C’è un drappello stanco di chirurghi e infermieri del Saint Vincent Hospital (l’ospedale più assediato dai feriti perché uno dei più vicini alla zona del disastro). Molti passanti sono appesi al cellulare impegnati in conversazioni mentre, allo stesso tempo, cercano con gli occhi di comunicare con gli sconosciuti che passano loro a fianco. Ignoti dal destino comune. Perché in tanti, non solo homeless stavolta, l’altra notte hanno dormito in strada. Perché essere fuori è un modo come tanti per non sentirsi soli. E in una comunità in cui la solidarietà reciproca si riconosce in impercettibili gesti quotidiani, ieri mattina era chiara la necessità di connettere in modo più esplicito.

Emergendo un po’ scompigliata da dietro al bancone, la padrona del negozietto coreano che vende frutta e verdura – una sfinge che in genere a malapena sorride – spiega allora, tanto imbarazzata quanto gentile, che ha dovuto passare la notte lì perché non la facevano rientrare a casa. E ora, si consola, ha “proprio bisogno di una doccia”. Sono lei, il giornalaio arabo a cui non sono stati consegnati i quotidiani (New York senza il New York Times!), il macellaio e la pasticceria italiani gli unici negozi aperti nell’arco di tre isolati.

Mentre ripieghi verso casa, poi, ti senti urlare “Giulia!”. E’ la signora della lavanderia cinese, ed è la prima volta che pronuncia correttemente il tuo nome: “Che piacere vederti – ti dice – Temo che molti dei miei clienti lavorassero al World Trade Center. Ogni volta che ne scopro uno vivo è una gioia”.

foto Ap

Vicino alle barricate che progressivamente chiudono l’accesso al ground zero, la zona delle operazioni di soccorso, si raccolgono via via gruppi più folti. Una donna anziana arriva trascinando un carrello per la spesa pieno di roba da mangiare e la offre alla polizia: “State lavorando da 24 ore senza fermarvi”. Poco lontano una manciata di giovani muscolosi viene reclutata dall’altra parte della barriera per quella che potrebbe essere una qualche operazione di aiuto.

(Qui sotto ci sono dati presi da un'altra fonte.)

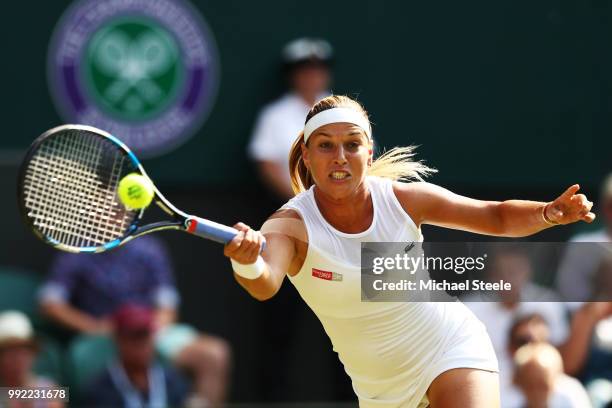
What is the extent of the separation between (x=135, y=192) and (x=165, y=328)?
3.37 m

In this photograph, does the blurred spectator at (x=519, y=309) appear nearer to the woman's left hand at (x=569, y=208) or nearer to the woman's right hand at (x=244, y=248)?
the woman's left hand at (x=569, y=208)

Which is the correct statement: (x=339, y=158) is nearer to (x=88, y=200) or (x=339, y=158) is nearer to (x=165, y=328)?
(x=88, y=200)

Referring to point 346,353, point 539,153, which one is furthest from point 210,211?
point 346,353

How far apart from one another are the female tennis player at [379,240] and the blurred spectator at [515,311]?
1.41 meters

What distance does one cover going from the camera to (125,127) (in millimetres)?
8219

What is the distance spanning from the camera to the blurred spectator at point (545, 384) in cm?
650

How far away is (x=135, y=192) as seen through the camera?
4.73 m

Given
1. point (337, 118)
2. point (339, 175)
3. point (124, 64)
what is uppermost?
point (124, 64)

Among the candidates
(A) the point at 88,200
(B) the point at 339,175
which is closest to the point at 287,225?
(B) the point at 339,175

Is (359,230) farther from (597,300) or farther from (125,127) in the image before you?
(125,127)

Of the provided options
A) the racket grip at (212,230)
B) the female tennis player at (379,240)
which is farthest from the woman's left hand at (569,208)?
the racket grip at (212,230)

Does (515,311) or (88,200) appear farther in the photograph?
(515,311)

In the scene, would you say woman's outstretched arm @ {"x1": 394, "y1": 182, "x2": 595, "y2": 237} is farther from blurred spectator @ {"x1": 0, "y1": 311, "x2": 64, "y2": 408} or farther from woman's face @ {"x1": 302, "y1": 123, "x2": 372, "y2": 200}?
blurred spectator @ {"x1": 0, "y1": 311, "x2": 64, "y2": 408}

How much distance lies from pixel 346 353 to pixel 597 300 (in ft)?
7.21
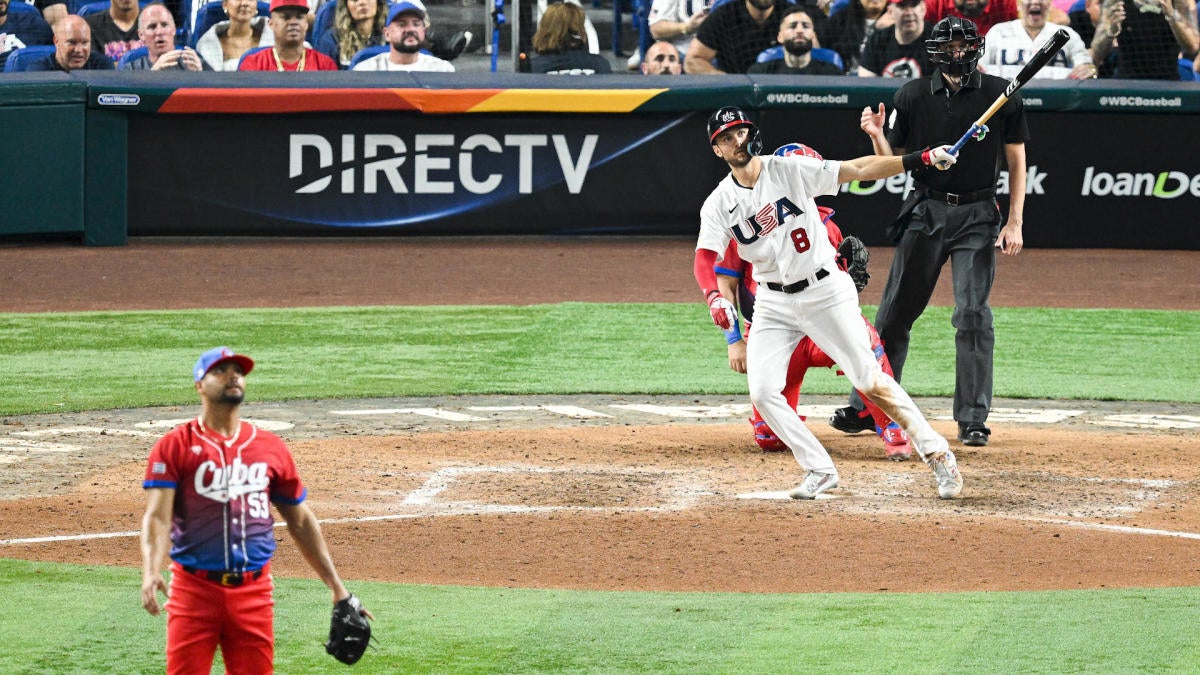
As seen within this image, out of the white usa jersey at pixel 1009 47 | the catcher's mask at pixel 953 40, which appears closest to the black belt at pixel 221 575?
the catcher's mask at pixel 953 40

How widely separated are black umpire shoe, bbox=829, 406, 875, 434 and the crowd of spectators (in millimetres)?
7074

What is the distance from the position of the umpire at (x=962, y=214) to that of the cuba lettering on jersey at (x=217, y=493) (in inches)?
211

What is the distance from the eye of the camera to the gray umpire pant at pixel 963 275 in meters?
9.15

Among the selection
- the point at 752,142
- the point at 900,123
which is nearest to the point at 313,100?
the point at 900,123

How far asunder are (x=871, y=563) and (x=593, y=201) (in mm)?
10141

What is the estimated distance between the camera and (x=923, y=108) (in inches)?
368

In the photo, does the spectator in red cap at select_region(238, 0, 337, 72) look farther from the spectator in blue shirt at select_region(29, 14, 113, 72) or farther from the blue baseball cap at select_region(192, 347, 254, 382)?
the blue baseball cap at select_region(192, 347, 254, 382)

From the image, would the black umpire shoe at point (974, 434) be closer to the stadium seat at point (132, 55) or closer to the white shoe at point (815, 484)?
the white shoe at point (815, 484)

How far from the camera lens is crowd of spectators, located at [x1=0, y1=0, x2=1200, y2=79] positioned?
16047mm

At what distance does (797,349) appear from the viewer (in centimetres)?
903

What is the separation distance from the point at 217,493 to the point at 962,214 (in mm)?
5591

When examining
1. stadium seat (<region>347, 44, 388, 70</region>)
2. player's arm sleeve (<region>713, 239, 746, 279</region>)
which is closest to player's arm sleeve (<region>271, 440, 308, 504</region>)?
player's arm sleeve (<region>713, 239, 746, 279</region>)

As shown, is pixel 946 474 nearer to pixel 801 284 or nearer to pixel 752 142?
pixel 801 284

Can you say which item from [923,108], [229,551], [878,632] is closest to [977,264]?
[923,108]
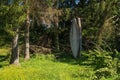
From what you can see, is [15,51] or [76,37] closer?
[15,51]

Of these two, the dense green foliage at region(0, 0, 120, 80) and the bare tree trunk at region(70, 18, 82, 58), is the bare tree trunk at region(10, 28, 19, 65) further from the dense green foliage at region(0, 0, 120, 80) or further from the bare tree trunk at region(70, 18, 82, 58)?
the bare tree trunk at region(70, 18, 82, 58)

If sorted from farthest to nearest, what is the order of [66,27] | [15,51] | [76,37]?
[66,27], [76,37], [15,51]

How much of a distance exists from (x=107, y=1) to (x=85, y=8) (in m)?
1.73

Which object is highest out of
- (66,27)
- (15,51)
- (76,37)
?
(66,27)

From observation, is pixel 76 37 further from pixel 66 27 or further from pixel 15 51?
pixel 15 51

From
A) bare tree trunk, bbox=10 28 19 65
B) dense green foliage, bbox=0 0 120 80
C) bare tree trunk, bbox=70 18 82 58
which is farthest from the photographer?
bare tree trunk, bbox=70 18 82 58

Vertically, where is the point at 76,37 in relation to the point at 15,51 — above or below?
above

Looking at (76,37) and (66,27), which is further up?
(66,27)

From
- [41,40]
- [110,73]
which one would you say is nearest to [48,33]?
[41,40]

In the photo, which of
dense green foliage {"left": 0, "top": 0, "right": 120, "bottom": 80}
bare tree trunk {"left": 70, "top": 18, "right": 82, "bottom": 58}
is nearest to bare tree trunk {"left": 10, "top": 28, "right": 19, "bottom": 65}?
dense green foliage {"left": 0, "top": 0, "right": 120, "bottom": 80}

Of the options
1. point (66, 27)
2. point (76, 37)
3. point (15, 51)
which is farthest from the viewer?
point (66, 27)

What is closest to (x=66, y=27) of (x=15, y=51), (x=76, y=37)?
(x=76, y=37)

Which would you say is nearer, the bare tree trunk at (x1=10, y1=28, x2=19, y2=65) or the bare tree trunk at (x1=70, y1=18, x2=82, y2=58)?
the bare tree trunk at (x1=10, y1=28, x2=19, y2=65)

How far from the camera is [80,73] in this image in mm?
14680
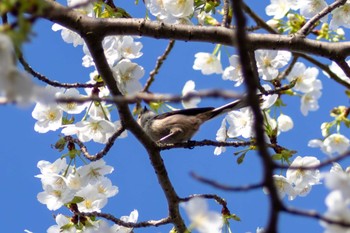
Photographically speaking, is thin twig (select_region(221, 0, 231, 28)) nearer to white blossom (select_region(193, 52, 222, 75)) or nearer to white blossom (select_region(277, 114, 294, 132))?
white blossom (select_region(193, 52, 222, 75))

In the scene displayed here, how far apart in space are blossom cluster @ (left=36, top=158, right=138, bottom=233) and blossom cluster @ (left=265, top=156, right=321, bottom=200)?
3.46ft

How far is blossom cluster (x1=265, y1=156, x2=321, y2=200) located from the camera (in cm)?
375

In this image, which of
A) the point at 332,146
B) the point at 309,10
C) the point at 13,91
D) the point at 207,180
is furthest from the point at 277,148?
the point at 13,91

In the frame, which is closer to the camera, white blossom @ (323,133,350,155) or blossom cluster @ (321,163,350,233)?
blossom cluster @ (321,163,350,233)

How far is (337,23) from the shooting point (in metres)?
4.25

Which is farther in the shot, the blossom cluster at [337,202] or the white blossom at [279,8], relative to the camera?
the white blossom at [279,8]

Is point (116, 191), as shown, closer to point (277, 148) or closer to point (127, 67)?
point (127, 67)

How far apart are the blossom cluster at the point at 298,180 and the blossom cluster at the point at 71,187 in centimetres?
105

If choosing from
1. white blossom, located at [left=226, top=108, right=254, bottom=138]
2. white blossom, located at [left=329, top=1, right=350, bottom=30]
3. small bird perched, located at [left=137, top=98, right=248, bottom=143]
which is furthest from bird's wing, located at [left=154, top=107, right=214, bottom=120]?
white blossom, located at [left=329, top=1, right=350, bottom=30]

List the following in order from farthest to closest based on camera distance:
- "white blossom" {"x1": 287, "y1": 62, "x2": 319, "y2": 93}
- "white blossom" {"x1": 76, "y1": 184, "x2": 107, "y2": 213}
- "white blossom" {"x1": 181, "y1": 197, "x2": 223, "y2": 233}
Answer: "white blossom" {"x1": 287, "y1": 62, "x2": 319, "y2": 93} → "white blossom" {"x1": 76, "y1": 184, "x2": 107, "y2": 213} → "white blossom" {"x1": 181, "y1": 197, "x2": 223, "y2": 233}

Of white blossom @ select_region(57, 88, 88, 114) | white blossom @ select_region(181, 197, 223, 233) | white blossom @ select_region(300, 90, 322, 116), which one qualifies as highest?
white blossom @ select_region(300, 90, 322, 116)

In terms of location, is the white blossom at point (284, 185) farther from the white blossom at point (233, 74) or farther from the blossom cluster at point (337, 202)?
the blossom cluster at point (337, 202)

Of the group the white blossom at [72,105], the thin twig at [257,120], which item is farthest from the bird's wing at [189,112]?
the thin twig at [257,120]

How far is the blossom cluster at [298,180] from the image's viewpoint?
375cm
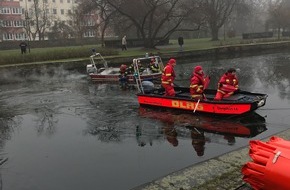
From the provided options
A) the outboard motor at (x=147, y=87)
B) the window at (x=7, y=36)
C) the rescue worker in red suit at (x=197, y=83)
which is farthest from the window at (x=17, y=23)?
the rescue worker in red suit at (x=197, y=83)

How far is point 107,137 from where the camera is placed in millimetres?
10922

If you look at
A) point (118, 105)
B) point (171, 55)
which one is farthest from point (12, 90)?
point (171, 55)

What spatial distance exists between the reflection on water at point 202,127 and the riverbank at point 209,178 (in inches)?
75.9

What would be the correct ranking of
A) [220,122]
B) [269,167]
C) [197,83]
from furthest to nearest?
[197,83] < [220,122] < [269,167]

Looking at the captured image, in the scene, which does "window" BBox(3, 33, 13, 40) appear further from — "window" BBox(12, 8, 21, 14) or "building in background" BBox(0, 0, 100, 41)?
"window" BBox(12, 8, 21, 14)

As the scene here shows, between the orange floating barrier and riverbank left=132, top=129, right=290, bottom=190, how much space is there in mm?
483

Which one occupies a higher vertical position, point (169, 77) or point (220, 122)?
point (169, 77)

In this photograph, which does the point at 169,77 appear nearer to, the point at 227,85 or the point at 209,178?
the point at 227,85

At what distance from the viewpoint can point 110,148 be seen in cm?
995

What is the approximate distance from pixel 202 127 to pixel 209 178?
15.2 feet

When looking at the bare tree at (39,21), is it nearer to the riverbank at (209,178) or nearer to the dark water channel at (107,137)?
the dark water channel at (107,137)

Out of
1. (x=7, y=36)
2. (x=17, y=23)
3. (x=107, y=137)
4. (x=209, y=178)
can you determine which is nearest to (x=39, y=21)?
(x=7, y=36)

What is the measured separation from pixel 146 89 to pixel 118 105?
144cm

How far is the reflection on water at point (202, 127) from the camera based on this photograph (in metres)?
10.3
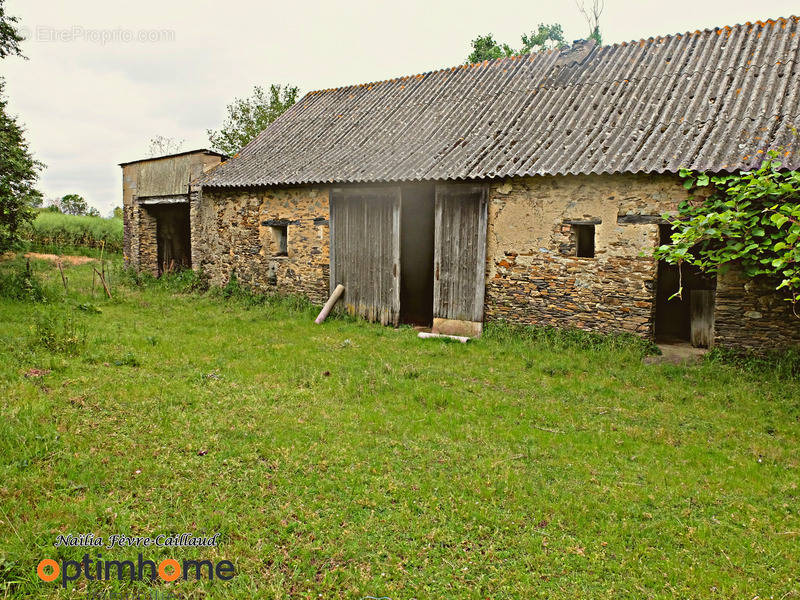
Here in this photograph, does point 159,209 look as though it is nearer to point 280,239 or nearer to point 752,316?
point 280,239

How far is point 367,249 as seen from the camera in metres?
10.6

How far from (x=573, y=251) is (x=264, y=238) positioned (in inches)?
284

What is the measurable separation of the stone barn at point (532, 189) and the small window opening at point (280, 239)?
34 millimetres

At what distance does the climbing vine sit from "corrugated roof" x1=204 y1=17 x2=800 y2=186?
0.32 m

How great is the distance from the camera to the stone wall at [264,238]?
446 inches

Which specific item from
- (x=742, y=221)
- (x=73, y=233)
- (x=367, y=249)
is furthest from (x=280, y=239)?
(x=73, y=233)

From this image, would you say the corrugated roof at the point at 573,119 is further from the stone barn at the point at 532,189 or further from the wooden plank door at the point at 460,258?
the wooden plank door at the point at 460,258

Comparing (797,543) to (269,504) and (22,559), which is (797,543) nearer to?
(269,504)

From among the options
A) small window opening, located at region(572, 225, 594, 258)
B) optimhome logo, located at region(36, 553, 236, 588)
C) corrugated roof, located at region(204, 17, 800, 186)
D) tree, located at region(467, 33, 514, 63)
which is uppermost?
tree, located at region(467, 33, 514, 63)

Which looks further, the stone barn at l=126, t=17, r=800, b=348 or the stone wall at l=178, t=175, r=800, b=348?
the stone barn at l=126, t=17, r=800, b=348

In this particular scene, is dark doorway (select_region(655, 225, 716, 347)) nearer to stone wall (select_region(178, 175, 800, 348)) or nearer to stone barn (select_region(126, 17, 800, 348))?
stone barn (select_region(126, 17, 800, 348))

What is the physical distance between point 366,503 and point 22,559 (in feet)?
7.35

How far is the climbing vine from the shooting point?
21.1ft

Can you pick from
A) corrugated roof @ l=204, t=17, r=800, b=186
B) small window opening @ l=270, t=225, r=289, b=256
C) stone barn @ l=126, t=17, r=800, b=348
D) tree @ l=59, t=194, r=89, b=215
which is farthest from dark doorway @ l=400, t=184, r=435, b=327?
tree @ l=59, t=194, r=89, b=215
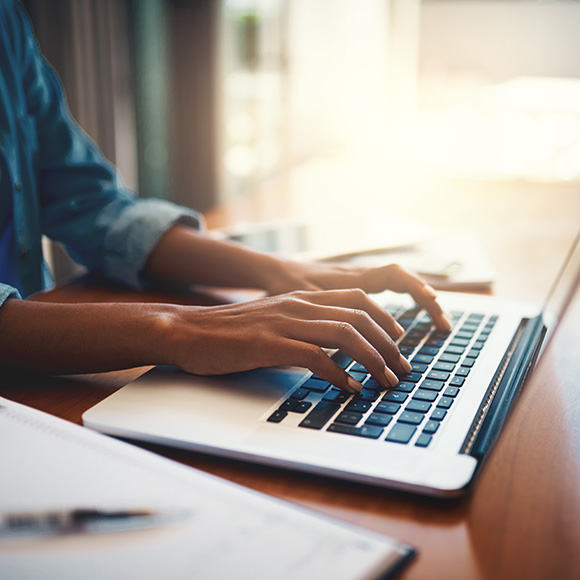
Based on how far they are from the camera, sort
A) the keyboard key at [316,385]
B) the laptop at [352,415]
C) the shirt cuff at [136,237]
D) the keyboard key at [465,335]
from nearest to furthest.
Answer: the laptop at [352,415] → the keyboard key at [316,385] → the keyboard key at [465,335] → the shirt cuff at [136,237]

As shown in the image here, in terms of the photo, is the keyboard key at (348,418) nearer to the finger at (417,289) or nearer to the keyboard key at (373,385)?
the keyboard key at (373,385)

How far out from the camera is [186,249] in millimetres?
909

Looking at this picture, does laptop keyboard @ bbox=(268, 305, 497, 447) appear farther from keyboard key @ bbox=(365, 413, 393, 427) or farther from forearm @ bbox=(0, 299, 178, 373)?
forearm @ bbox=(0, 299, 178, 373)

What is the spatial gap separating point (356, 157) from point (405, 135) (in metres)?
0.43

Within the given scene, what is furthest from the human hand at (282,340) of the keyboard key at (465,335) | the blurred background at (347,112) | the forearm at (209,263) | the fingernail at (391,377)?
the blurred background at (347,112)

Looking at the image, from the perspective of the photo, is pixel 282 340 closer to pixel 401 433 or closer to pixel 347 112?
pixel 401 433

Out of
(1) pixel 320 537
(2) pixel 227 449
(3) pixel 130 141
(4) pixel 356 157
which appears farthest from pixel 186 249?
(3) pixel 130 141

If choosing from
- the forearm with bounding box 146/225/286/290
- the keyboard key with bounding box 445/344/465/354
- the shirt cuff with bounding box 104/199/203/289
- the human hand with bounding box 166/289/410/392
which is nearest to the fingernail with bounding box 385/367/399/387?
the human hand with bounding box 166/289/410/392

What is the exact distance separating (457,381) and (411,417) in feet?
0.30

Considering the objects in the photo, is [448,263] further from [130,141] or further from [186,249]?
[130,141]

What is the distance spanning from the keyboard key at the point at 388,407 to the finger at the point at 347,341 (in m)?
0.03

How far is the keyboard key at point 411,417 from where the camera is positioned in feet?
1.61

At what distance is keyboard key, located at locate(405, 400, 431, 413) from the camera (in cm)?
51

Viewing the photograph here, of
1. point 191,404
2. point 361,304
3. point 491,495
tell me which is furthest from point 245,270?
point 491,495
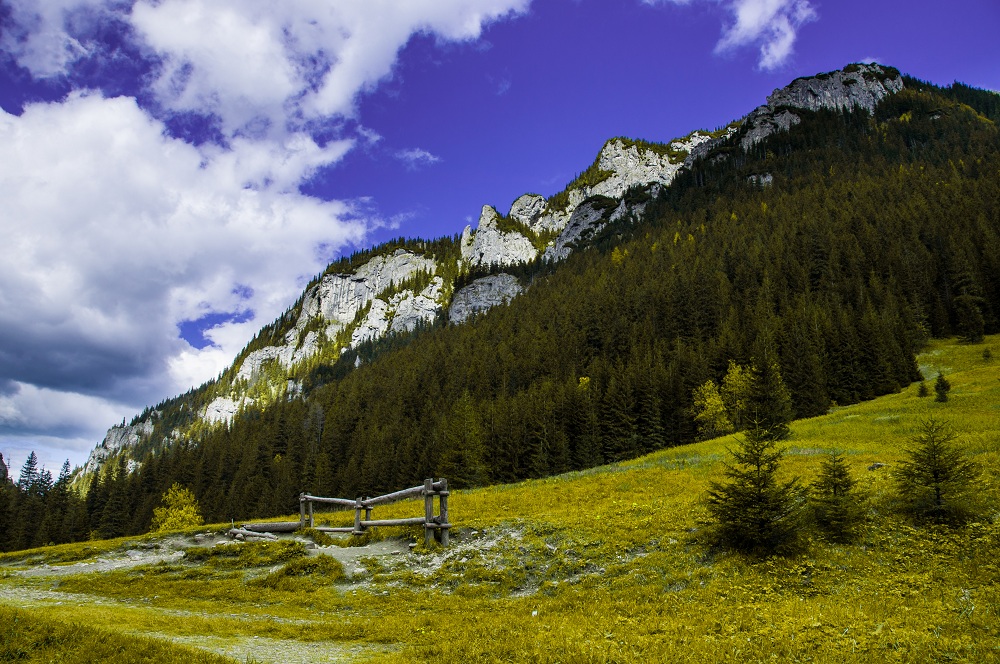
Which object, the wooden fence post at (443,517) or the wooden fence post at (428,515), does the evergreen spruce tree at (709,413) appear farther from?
the wooden fence post at (428,515)

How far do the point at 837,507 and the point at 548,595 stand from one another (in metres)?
9.96

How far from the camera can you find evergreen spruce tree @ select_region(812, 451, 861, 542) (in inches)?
614

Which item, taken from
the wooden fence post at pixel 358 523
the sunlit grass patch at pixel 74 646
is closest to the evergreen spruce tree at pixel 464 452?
the wooden fence post at pixel 358 523

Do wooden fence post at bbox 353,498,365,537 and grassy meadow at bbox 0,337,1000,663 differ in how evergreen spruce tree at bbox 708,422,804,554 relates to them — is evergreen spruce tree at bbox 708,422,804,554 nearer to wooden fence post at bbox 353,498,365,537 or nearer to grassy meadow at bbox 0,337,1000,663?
grassy meadow at bbox 0,337,1000,663

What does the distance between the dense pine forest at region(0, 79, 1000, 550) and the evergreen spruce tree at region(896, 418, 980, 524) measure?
21.9m

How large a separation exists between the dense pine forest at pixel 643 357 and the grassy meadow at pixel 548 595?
81.2 ft

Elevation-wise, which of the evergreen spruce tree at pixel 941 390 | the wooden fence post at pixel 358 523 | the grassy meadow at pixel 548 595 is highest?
the evergreen spruce tree at pixel 941 390

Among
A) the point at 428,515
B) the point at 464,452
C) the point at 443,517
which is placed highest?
the point at 464,452

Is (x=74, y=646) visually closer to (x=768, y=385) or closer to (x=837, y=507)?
(x=837, y=507)

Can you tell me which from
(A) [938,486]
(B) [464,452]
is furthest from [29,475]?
(A) [938,486]

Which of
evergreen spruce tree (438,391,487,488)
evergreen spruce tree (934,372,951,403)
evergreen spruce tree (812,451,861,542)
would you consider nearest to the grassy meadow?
evergreen spruce tree (812,451,861,542)

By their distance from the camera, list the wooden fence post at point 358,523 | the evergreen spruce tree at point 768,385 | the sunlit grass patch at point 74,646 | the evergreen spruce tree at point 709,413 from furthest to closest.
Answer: the evergreen spruce tree at point 709,413, the evergreen spruce tree at point 768,385, the wooden fence post at point 358,523, the sunlit grass patch at point 74,646

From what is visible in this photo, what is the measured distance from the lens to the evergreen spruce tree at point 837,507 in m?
15.6

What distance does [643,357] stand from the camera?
8456cm
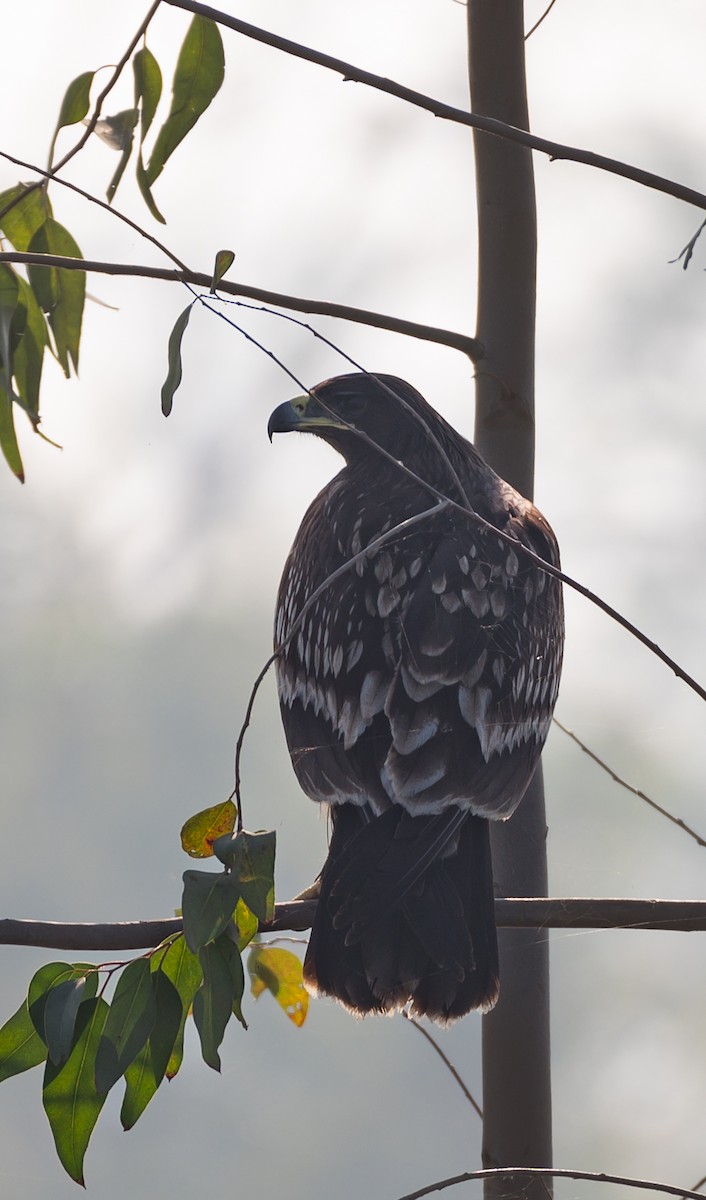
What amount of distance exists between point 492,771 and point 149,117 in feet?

Passato quel secondo sbarramento, a sud di Houston, in una zona accessibile solo a residenti e stampa, il panorama diventa ancora più spettrale. Quello che sembra il tragico miagolio di un gatto – ma è più probabilmente un effetto del vento tra i rottami – ti segue per qualche chilometro lungo la strada deserta, fino a Canal Street, dove sta scorrendo una triste sfilata di buldozer gialli e di macchine di pompieri e polizia foderate di una grigia coltre di cenere. Chi le guida ha lo sguardo fisso e l’aria e stanca.

E ora, superata Canal – l’ultimo salvagente di strade che ti separa dalla zona dei soccorsi -, un’ovattata distesa coperta di polvere grigio perla e di un numero infiinito di brandelli di carta da ufficio zittisce lo sguardo.

Per scoprire ciò che sta oltre a quella distesa ci vorrà ancora molto.